Declining corporation tax receipts a cause for concern

28th September 2015 | News

Official figures from the Office for National Statistics (ONS) revealed £1.36bn was recouped in the form of corporation tax in August – a 14 per cent year decline on the same month last year.

Month-on-month comparisons indicate an even bleaker outlook with £6.9bn collected in July – an 80 per cent fall in receipts from July into August.

The figures show income tax figures remained largely unchanged year-on-year, with £11.89bn recouped in August 2015 compared with £11.9bn in August 2014.

David Brookes, tax partner, BDO, said: “Given that the Government is aiming for a budget surplus by 2019/20, the negligible increase in tax receipts compared to last year will come as some concern.

“In particular the sharp fall in corporation tax receipts will need to be addressed and we would strongly recommend the backing of mid-sized businesses, particularly in their aspirations to expand internationally, to accelerate these.

“The notable year-on-year fall in stamp taxes should be seen in the context of an exceptional month for house sales last month resulting from a release of pent-up demand and we would expect things to normalise in this area over the following weeks.”

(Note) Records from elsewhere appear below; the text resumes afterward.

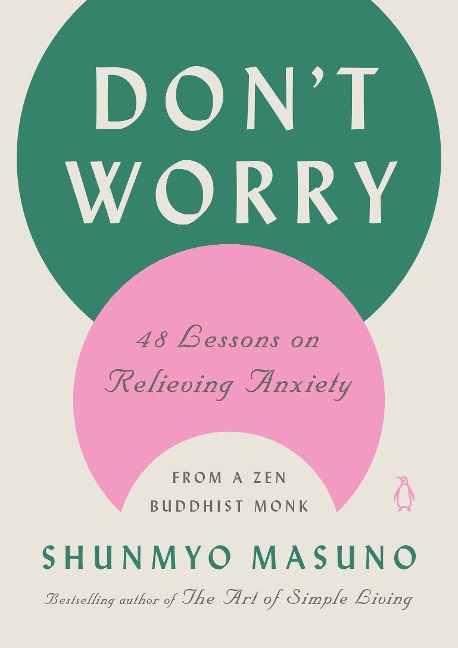 Dont Worry: 48 Lessons on Relieving Anxiety from a Zen Buddhist Monk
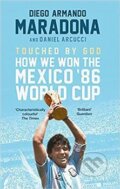 Touched By God: How We Won the Mexico &#039;86 World Cup - Diego Armando Maradona, Atom, Little Brown, 2019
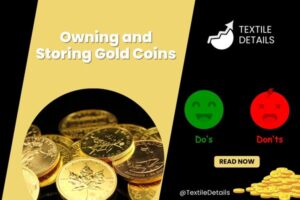 The Do’s and Don'ts of Owning and Storing Gold Coins
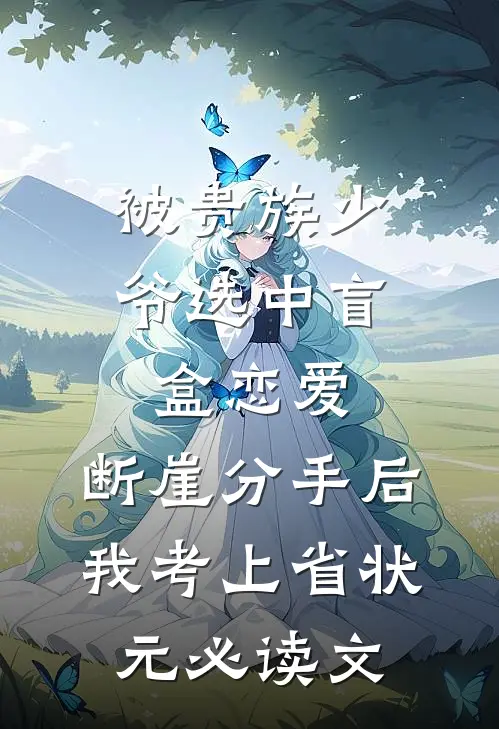 被贵族少爷选中盲盒恋爱，断崖分手后我考上省状元必读文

In addition the ONS revealed that HM Revenue and Customs’ (HMRC) total tax receipts over the year to August only grew by 0.28 per cent; heaping pressure on Chancellor, George Osborne after it was also announced the Government borrowed £12.1bn in August 2015 - £1.4bn more than in August 2014 and much higher than the £9.2bn the markets anticipated.

Ross Campbell, director for public sector policy, Institute of Chartered Accounts for England and Wales (ICAEW), said: “Sorting out our public finances depends on robust tax receipts, so it is disappointing to see corporation and income tax revenues decrease.

“The weakening global economy could also have a significant impact on tax receipts in the coming months, which would only make the situation worse.

“The UK’s debt is nearly £70bn higher than this time last year, and if tax receipts don’t improve then we will not make a dent in the debt.”